── EXTRACTED ENTRIES

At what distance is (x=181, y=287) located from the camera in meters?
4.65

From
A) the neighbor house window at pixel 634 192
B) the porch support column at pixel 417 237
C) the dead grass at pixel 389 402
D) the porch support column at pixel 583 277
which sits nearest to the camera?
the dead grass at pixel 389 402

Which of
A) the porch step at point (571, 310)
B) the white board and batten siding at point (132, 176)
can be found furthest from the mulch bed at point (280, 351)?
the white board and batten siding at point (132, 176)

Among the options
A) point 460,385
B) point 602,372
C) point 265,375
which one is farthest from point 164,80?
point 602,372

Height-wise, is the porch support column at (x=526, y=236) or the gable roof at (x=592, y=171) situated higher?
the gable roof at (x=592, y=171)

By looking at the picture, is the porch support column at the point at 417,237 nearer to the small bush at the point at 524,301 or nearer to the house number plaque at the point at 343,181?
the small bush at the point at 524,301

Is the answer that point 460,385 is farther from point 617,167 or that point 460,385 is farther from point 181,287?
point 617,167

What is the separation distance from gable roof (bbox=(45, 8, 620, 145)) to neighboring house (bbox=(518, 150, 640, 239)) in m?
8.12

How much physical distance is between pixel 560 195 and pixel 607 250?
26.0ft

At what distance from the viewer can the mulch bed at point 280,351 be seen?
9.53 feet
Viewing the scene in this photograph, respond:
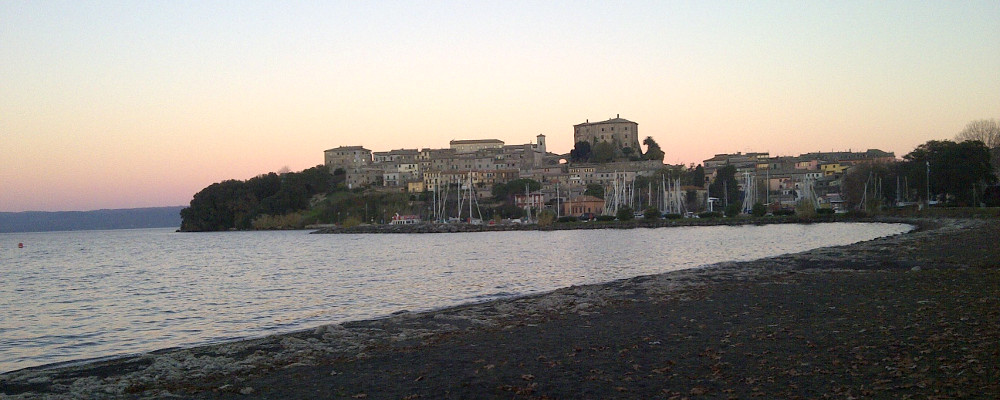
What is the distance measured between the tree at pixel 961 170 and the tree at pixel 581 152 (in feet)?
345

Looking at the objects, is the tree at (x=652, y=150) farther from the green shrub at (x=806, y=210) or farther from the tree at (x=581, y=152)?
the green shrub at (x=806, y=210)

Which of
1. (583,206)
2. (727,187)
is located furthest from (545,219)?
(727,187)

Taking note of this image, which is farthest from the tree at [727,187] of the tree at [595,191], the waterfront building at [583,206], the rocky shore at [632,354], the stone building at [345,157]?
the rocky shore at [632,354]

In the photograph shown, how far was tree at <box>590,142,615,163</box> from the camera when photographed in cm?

────

- YOUR INSTRUCTIONS: Reproduce the records word for word, starting with the line that contains "Height-wise, is the" and continuing through the end of the records, with any pictures left out.

- ANSWER:
Height-wise, is the porch support column at (x=526, y=236) or the gable roof at (x=592, y=171) situated higher?
the gable roof at (x=592, y=171)

By looking at the picture, is the porch support column at the point at 417,237 nearer to the small bush at the point at 524,301 or nearer to the house number plaque at the point at 343,181?
the small bush at the point at 524,301

Is the answer that point 460,385 is farther from point 617,167 or that point 460,385 is farther from point 181,287?
point 617,167

What is the separation distance from gable roof (bbox=(45, 8, 620, 145)) to neighboring house (bbox=(518, 150, 640, 239)) in m?
8.12

How much physical distance is between pixel 560 195 and pixel 607 250?
26.0ft

At what distance from the viewer can the mulch bed at point 280,351 be seen?
9.53 feet
Viewing the scene in this photograph, respond:
What is the distance measured between the tree at pixel 961 170 and the tree at pixel 581 152 (in feet)?
345

Looking at the objects, is the tree at (x=652, y=150) farther from the green shrub at (x=806, y=210) or farther from the tree at (x=581, y=152)?
the green shrub at (x=806, y=210)

Which of
1. (583,206)
2. (727,187)
is located furthest from (545,219)?
(727,187)

Taking note of this image, which is farthest from the tree at [727,187] of the tree at [595,191], the waterfront building at [583,206], the rocky shore at [632,354], the stone building at [345,157]?
the rocky shore at [632,354]

In the photograph shown, how far was tree at <box>590,142,615,163</box> from the camera when photographed in cm?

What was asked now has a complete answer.